President Trump's controversies may be wearing thin on both sides of the aisle in the Senate. Two different outlets on Monday have posts with a similar theme:
- New York Times: "Senate Republicans, increasingly unnerved by President Trump’s volatility and unpopularity, are starting to show signs of breaking away from him as they try to forge a more traditional Republican agenda and protect their political fortunes." Senate Leader Mitch McConnell may still be a reliable Trump defender, but that appears to be changing among the rank and file, as seen in the public and private criticism of Trump in the aftermath of the James Comey firing. The story includes a quote from Democratic Sen. Sherrod Brown, who says that among his GOP colleagues, "there is a lot less fear of him than there was just a month ago."
- Axios: It notes that Senate Republicans are going their own way on health care and the Russian investigation, and it predicts the same will happen on tax reform. Trump can't get leverage over his own party because Senate Republicans don't need him for the 2018 races, don't particularly like him, and no longer fear him, per the post. "Not long ago, Republicans worried about a Trump tweet fired their way. No more."

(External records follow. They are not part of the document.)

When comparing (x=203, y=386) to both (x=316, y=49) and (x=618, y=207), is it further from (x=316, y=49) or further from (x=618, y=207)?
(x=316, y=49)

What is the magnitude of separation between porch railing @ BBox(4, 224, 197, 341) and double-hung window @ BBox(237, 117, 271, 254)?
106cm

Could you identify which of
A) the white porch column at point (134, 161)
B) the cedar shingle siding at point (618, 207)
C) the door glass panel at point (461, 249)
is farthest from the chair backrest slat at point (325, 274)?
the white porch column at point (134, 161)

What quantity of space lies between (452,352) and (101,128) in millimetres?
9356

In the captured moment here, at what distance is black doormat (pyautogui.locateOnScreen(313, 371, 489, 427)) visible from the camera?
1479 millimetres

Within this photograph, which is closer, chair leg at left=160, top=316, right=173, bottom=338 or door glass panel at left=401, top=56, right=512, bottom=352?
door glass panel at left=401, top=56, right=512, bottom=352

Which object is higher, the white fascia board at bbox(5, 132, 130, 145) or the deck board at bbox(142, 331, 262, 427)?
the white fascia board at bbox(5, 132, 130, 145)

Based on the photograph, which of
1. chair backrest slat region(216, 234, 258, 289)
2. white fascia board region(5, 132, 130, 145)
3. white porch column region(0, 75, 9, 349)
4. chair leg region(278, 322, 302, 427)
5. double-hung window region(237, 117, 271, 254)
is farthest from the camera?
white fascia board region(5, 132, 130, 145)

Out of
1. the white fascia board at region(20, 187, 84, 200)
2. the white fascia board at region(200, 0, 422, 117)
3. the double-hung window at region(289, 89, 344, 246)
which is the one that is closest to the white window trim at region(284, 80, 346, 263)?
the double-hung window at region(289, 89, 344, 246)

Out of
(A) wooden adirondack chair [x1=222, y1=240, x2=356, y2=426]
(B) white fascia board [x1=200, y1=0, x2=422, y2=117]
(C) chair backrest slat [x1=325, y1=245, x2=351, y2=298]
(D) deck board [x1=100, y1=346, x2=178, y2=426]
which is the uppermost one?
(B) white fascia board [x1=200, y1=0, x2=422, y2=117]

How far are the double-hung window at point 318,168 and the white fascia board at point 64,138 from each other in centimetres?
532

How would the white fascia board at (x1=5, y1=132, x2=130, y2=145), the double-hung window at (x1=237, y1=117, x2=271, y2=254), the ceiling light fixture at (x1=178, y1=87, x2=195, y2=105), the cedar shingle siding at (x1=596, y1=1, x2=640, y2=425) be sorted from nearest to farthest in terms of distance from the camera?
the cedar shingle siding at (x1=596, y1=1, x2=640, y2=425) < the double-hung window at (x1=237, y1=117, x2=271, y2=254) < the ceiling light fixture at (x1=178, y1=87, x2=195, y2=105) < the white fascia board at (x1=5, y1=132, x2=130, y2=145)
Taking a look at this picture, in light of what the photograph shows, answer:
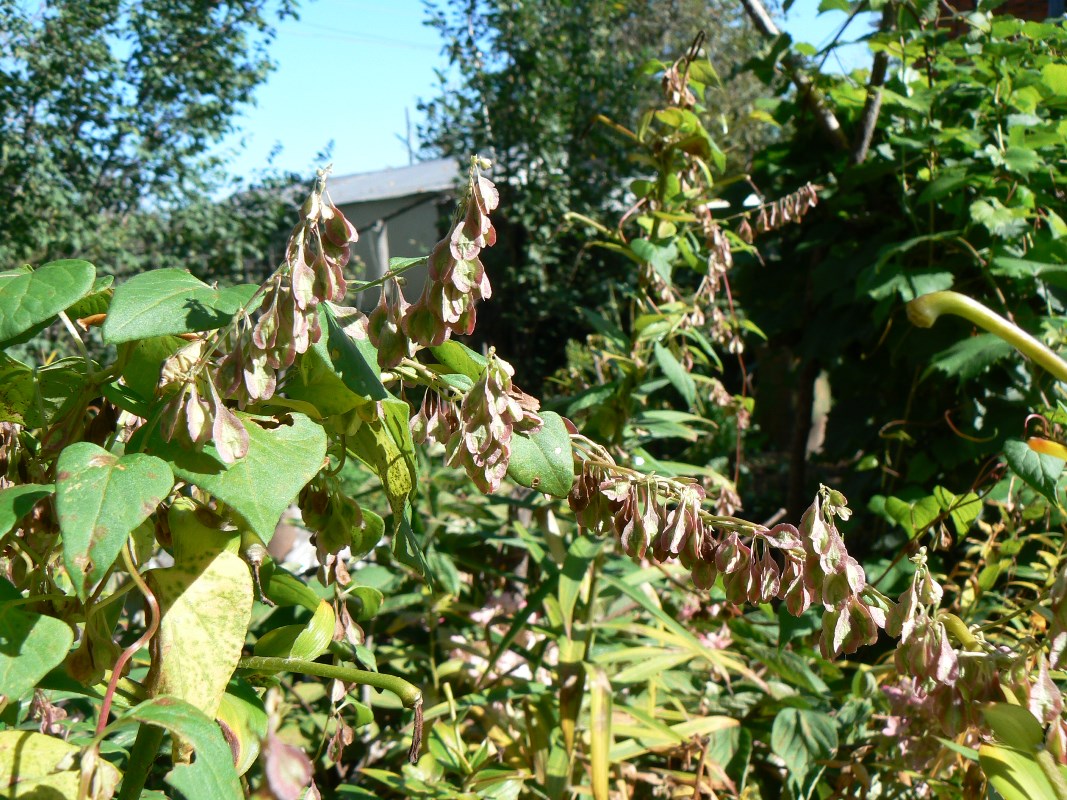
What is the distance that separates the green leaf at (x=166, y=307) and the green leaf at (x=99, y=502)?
8cm

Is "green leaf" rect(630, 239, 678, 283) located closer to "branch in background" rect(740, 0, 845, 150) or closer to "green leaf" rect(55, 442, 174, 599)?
"branch in background" rect(740, 0, 845, 150)

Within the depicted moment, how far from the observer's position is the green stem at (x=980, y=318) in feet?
1.94

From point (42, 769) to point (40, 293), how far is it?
304 millimetres

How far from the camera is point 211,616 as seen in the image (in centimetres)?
60

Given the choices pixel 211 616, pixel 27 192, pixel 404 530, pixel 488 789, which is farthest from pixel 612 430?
pixel 27 192

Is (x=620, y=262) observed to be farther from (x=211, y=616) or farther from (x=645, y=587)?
(x=211, y=616)

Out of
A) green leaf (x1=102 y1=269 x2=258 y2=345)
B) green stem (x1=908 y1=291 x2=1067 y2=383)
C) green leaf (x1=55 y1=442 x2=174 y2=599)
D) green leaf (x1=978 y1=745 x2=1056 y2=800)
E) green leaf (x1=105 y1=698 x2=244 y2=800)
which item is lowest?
green leaf (x1=978 y1=745 x2=1056 y2=800)

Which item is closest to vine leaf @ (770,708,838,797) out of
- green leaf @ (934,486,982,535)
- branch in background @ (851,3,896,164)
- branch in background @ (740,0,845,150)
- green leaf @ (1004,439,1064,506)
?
green leaf @ (934,486,982,535)

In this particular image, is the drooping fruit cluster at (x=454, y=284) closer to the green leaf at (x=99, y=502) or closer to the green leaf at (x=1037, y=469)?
the green leaf at (x=99, y=502)

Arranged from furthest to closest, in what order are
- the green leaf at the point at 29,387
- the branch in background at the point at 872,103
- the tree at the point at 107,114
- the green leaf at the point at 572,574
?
1. the tree at the point at 107,114
2. the branch in background at the point at 872,103
3. the green leaf at the point at 572,574
4. the green leaf at the point at 29,387

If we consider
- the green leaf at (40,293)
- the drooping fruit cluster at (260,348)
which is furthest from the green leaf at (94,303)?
the drooping fruit cluster at (260,348)

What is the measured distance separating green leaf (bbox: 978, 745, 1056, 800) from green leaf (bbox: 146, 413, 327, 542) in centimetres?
55

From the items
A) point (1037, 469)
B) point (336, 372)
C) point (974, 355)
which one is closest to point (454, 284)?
point (336, 372)

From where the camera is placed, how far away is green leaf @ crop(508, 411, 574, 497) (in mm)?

- NBC News and the Washington Post, meanwhile, have stories explaining how the Comey firing is the latest example of a surprise distraction taking away from the GOP agenda in the Senate, particularly on health care. "Anytime you have something else come along when you’re debating legislation, while you’re trying to iron out something, it can—it takes some of the momentum away," GOP Sen. Mike Lee said on Fox News Sunday. But, he added, "We’re going to get it done one way or another."